■ Directions
Print exactly the lines below between the line holding "common name: greater kudu" and the line holding "scientific name: Aves", inclusive, and nothing more.
*** Records for the task Section Begins ***
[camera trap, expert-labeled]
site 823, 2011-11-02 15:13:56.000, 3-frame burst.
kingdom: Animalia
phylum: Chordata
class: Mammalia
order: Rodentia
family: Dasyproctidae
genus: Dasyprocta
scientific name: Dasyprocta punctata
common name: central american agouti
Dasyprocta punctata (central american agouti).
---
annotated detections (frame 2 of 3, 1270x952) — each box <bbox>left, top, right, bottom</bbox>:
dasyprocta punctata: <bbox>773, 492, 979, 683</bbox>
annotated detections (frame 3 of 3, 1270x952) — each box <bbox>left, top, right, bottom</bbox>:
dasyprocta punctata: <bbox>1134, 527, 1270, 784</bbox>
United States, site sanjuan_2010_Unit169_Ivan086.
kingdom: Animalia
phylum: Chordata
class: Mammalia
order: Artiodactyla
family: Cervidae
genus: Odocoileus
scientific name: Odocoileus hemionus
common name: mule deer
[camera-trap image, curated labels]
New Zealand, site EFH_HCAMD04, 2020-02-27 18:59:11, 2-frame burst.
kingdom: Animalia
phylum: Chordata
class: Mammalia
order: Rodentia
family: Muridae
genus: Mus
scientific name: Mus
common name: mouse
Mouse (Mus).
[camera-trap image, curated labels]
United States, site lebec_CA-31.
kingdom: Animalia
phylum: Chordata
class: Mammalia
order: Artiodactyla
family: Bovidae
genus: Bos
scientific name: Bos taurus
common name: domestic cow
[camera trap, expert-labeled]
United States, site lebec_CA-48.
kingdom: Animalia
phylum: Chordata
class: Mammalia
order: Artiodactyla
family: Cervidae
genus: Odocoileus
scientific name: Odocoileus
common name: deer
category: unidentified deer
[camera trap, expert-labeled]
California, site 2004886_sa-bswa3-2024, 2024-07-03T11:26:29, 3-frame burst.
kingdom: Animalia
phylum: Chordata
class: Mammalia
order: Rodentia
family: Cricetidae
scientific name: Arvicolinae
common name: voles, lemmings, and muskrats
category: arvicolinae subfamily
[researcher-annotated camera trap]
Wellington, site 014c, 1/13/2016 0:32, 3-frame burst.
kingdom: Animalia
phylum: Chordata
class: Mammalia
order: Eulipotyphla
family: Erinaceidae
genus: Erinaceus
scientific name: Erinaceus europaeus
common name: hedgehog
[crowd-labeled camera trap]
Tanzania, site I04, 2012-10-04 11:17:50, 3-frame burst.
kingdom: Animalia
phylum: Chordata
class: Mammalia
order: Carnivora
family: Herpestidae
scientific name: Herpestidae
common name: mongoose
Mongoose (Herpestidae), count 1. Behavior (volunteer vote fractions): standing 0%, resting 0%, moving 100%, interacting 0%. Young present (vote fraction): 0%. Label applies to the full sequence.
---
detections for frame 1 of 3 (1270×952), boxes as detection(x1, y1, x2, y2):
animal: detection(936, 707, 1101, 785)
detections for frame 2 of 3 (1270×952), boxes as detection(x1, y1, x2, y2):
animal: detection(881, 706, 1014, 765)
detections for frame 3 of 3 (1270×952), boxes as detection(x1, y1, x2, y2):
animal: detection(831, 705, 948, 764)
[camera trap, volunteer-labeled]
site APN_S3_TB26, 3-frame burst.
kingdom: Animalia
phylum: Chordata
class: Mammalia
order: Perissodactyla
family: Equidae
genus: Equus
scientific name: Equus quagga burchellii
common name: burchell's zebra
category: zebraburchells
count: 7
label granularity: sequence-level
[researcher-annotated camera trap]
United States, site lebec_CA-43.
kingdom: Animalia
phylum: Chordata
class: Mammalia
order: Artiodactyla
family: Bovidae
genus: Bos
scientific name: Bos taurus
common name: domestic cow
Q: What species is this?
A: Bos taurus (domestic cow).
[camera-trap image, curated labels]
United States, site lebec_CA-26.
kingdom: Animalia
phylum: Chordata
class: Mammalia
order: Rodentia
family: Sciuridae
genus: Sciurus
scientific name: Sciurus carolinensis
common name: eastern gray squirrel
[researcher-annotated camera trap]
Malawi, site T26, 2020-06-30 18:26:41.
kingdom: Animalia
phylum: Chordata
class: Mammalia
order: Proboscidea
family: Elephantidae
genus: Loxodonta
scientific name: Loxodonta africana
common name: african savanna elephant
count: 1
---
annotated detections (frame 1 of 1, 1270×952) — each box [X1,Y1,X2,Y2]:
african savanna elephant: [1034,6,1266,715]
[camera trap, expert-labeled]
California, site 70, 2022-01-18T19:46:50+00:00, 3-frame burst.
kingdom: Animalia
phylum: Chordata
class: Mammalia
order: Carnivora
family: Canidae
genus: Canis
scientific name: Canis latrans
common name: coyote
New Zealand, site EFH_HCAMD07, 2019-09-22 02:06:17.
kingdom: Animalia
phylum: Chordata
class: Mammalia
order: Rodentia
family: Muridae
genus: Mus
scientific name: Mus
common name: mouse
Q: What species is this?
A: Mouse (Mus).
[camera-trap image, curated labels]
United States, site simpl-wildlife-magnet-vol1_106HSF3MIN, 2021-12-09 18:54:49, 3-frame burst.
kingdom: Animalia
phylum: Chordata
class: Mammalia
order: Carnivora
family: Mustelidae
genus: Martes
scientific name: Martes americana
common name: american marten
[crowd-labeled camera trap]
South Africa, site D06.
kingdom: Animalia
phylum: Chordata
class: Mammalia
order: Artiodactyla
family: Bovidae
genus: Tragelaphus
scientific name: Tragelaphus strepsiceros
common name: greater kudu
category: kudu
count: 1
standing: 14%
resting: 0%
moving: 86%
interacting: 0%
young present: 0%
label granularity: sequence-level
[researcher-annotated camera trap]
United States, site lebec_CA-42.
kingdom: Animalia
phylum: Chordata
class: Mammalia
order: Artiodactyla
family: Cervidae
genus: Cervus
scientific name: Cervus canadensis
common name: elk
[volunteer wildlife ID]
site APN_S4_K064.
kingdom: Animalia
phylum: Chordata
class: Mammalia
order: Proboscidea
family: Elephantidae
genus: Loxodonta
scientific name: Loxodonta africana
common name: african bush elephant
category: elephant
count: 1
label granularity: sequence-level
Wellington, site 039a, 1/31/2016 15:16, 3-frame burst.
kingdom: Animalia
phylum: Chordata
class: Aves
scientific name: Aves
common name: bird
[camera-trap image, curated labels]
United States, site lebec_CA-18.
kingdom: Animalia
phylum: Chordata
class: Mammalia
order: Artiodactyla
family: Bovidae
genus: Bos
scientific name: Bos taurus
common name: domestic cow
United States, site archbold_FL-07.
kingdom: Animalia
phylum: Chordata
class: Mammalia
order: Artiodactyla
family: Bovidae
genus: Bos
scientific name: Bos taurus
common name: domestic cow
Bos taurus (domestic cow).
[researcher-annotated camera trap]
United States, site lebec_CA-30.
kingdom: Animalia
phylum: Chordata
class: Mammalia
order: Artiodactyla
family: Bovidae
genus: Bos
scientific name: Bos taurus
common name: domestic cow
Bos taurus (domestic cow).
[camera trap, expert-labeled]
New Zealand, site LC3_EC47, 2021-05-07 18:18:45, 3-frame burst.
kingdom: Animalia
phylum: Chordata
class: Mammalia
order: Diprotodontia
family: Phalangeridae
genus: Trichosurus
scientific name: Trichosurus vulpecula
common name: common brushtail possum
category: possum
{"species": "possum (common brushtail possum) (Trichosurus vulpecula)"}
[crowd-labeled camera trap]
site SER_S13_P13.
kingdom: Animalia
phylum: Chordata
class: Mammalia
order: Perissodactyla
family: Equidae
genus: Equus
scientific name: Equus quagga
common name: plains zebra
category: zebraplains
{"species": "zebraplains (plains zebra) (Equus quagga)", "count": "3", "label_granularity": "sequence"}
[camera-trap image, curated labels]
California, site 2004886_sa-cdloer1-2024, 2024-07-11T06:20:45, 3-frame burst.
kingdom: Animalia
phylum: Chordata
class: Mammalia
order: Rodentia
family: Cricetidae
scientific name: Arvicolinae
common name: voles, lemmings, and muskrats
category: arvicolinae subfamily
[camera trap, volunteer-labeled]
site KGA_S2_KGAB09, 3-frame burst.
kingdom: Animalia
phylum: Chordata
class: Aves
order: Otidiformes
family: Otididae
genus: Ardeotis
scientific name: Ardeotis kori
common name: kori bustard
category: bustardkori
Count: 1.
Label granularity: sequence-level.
*** Records for the task Section Ends ***
■ Expected answer
common name: greater kudu
category: kudu
count: 1
standing: 14%
resting: 0%
moving: 86%
interacting: 0%
young present: 0%
label granularity: sequence-level
[researcher-annotated camera trap]
United States, site lebec_CA-42.
kingdom: Animalia
phylum: Chordata
class: Mammalia
order: Artiodactyla
family: Cervidae
genus: Cervus
scientific name: Cervus canadensis
common name: elk
[volunteer wildlife ID]
site APN_S4_K064.
kingdom: Animalia
phylum: Chordata
class: Mammalia
order: Proboscidea
family: Elephantidae
genus: Loxodonta
scientific name: Loxodonta africana
common name: african bush elephant
category: elephant
count: 1
label granularity: sequence-level
Wellington, site 039a, 1/31/2016 15:16, 3-frame burst.
kingdom: Animalia
phylum: Chordata
class: Aves
scientific name: Aves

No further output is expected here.